— What to produce —
Exercise in exact copying: restate word for word only the lines below from the one containing "Stanley Wireless Remote" through the one containing "TALBOTS NWT tweed pencil skirt with belt", omitting any pictures.

┌────────

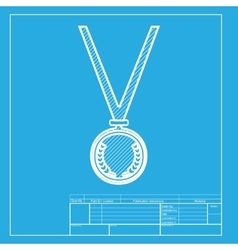 Medal simple sign white section of icon on vector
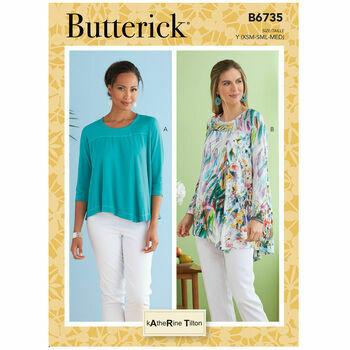 Butterick Pattern B6735 Misses Sleeve Tops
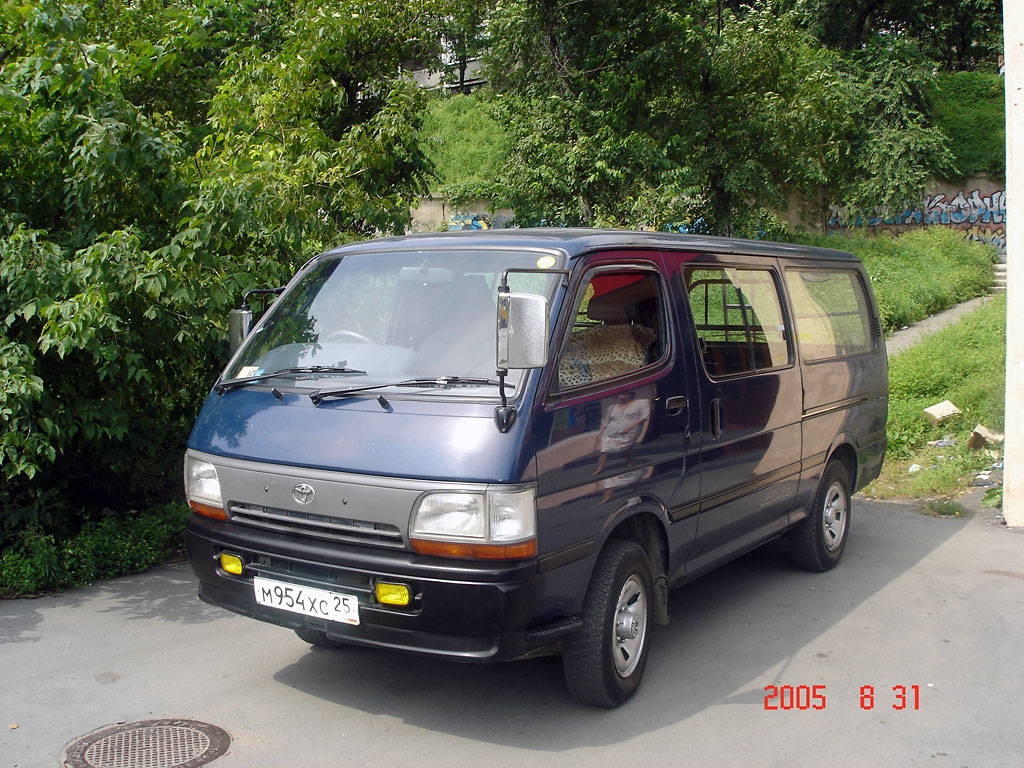 1996 toyota hiace pictures 2800cc diesel manual for sale rh cars directory net 1996 toyota hiace workshop manual 1996 toyota hiace workshop manual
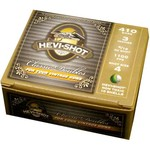 HEVI-Shot Classic Doubles .410 Bore Steel Shotshells - view number 1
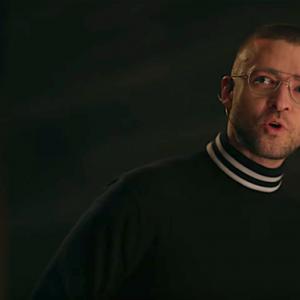 Justin Timberlake prozradil detaily o nové desce a jak se točil klip k singlu Filthy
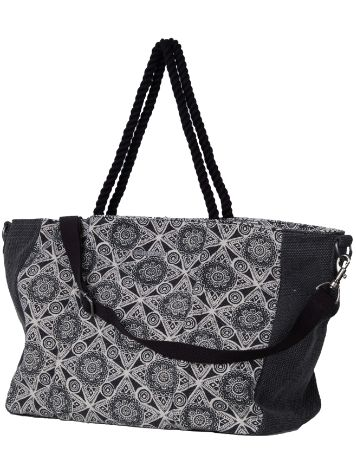 Volcom Cant Be Tamed Tote Bag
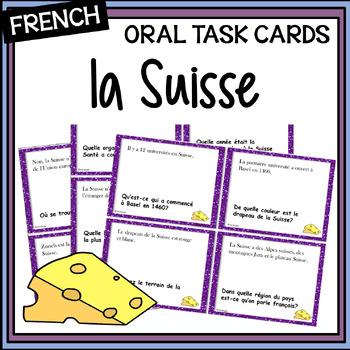La Suisse - Activité orale - Oral task cards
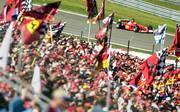 Die Zeiten der Formel 1 auf dem Nürburgring sind vorbei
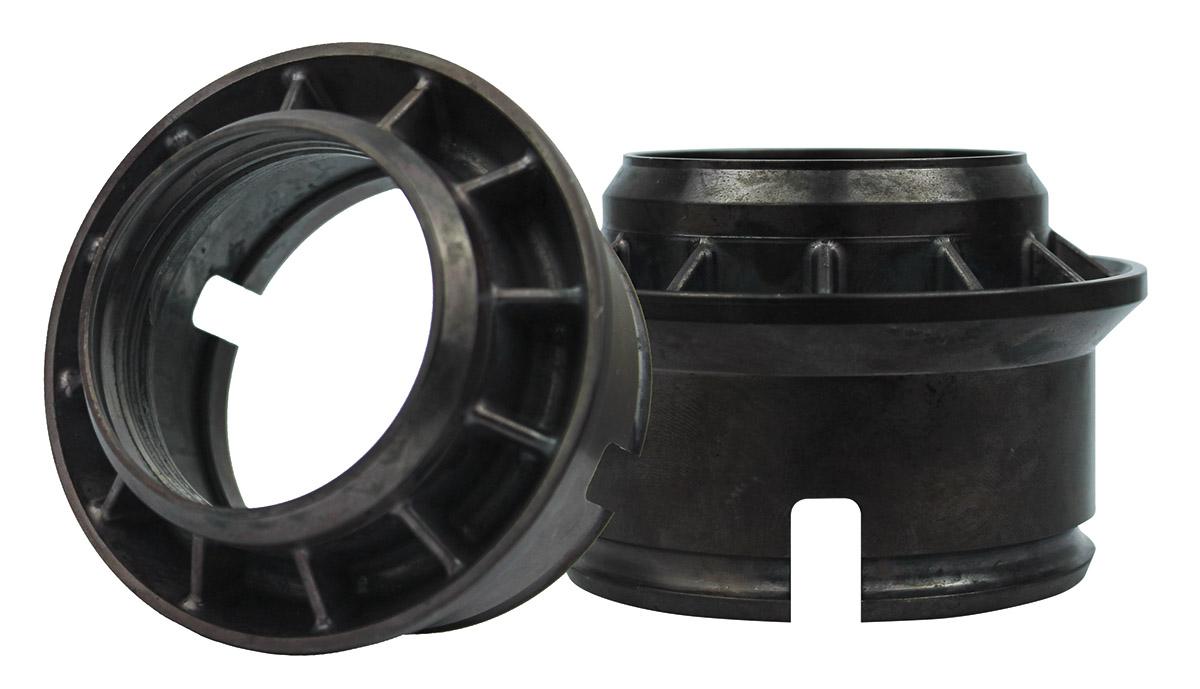 Paoli Wheel Nut Sockets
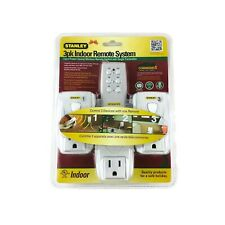 Stanley Wireless Remote System 3 Grounded Outlets 80ft Range Expandable 3PK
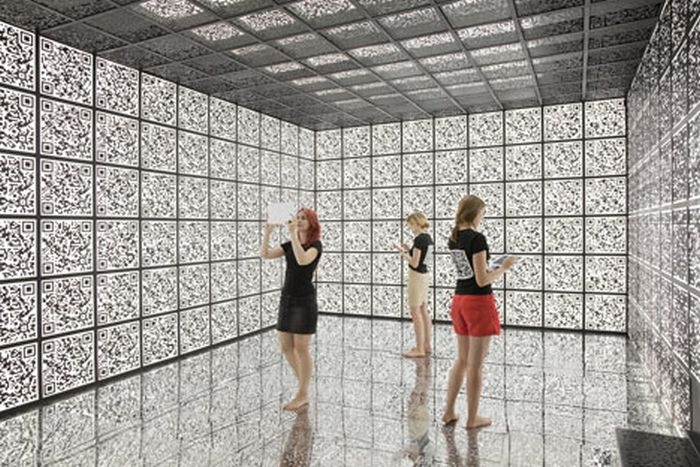 Russians For the Venice Biennale
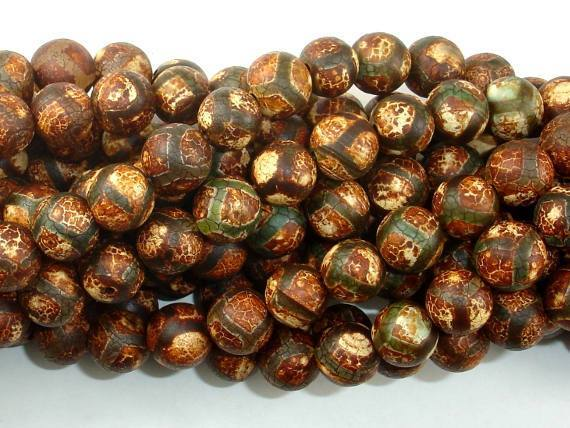 Crackle Tibetan Agate, 10mm Round Beads-BeadXpert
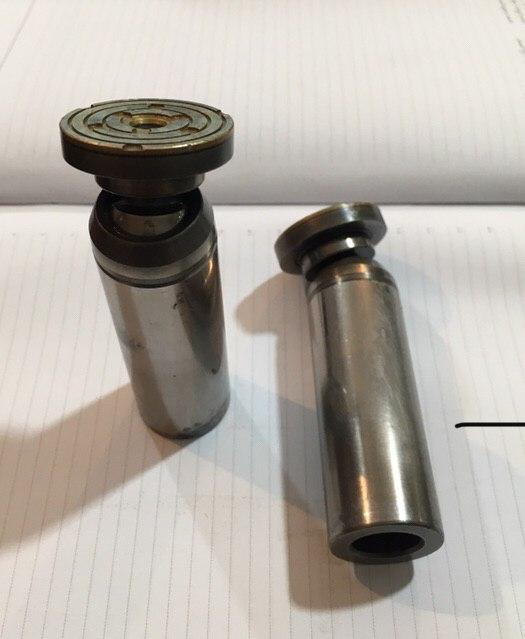 انگشتی کوماتسو PC400-7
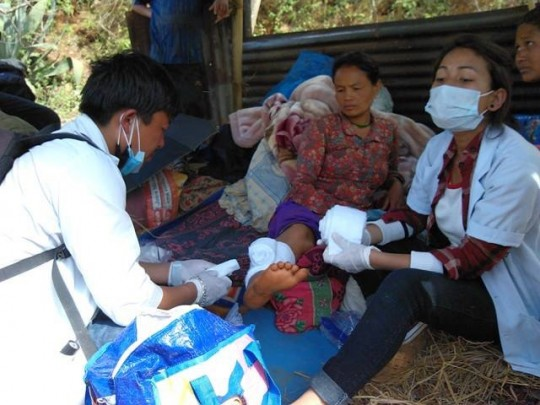 Many were in need of medical attention in addition to basic necessities for survival following the Nepal earthquake of 2015.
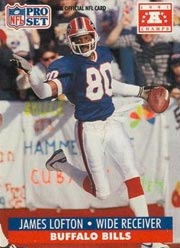 James Lofton - WR #80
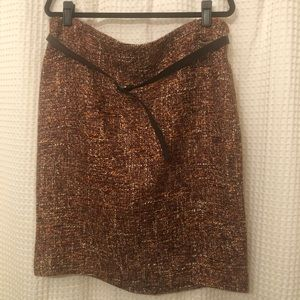 TALBOTS NWT tweed pencil skirt with belt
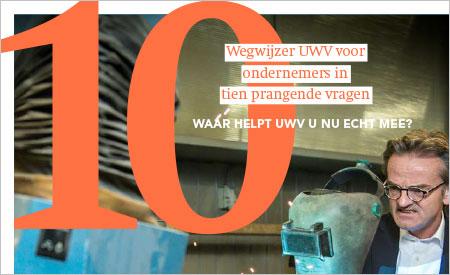 Wegwijzer UWV voor ondernemers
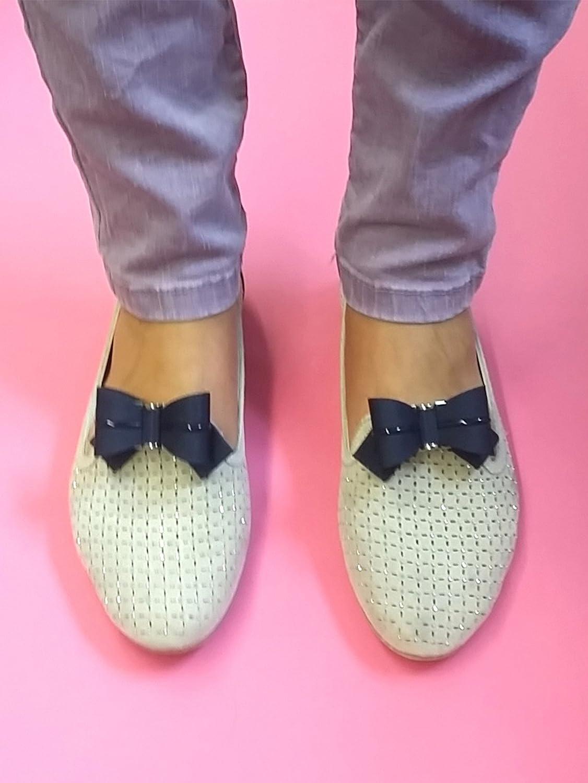 2de77f26dbf La Loria Accessoires Femme Clips pour chaussures Fashionable Loop ...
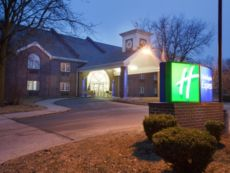 Holiday Inn Express Des Moines-At Drake University in Altoona, Iowa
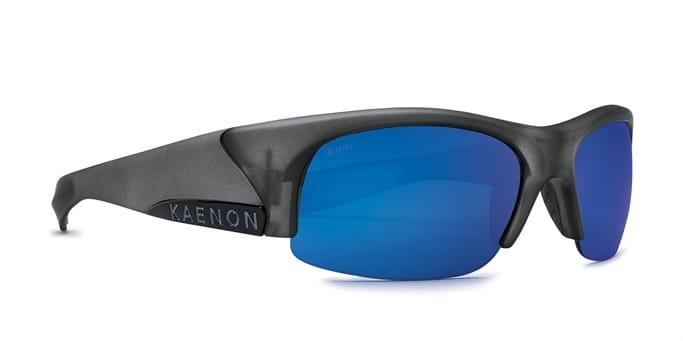 c62794d8ef Kaenon - Hard Kore Sunglasses Military Discount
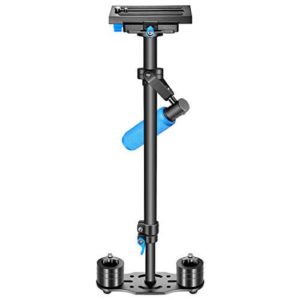 Neewer 24″:60cm Handheld Carbon Fiber Alloy Stabilizer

└────────

— Written answer —
 Stanley Wireless Remote System 3 Grounded Outlets 80ft Range Expandable 3PK
 Russians For the Venice Biennale
 Crackle Tibetan Agate, 10mm Round Beads-BeadXpert
 انگشتی کوماتسو PC400-7
 Many were in need of medical attention in addition to basic necessities for survival following the Nepal earthquake of 2015.
 James Lofton - WR #80
 TALBOTS NWT tweed pencil skirt with belt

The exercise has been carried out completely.